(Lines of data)
○ ○ ○ ○ ○
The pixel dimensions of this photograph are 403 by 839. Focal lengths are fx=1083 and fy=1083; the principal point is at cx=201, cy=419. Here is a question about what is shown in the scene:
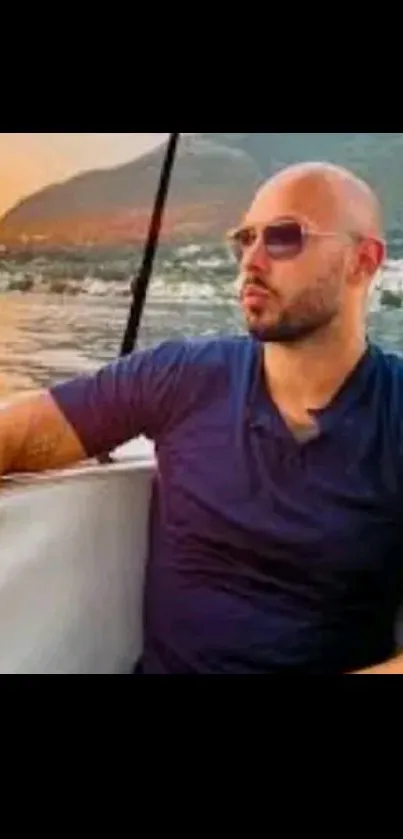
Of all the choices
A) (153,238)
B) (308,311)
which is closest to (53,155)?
(153,238)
○ ○ ○ ○ ○
» **EXERCISE OBJECTIVE**
Please repeat every one of the rows above word for word, leaving the pictures out of your answer.

» **THE REPLY**
The pixel dimensions of this photograph are 403 by 839. Focal lengths are fx=1083 and fy=1083; the principal point is at cx=201, cy=419. Here is a question about what is shown in the scene:
Of all the choices
A) (153,238)
B) (308,311)
which is closest to (53,155)?
(153,238)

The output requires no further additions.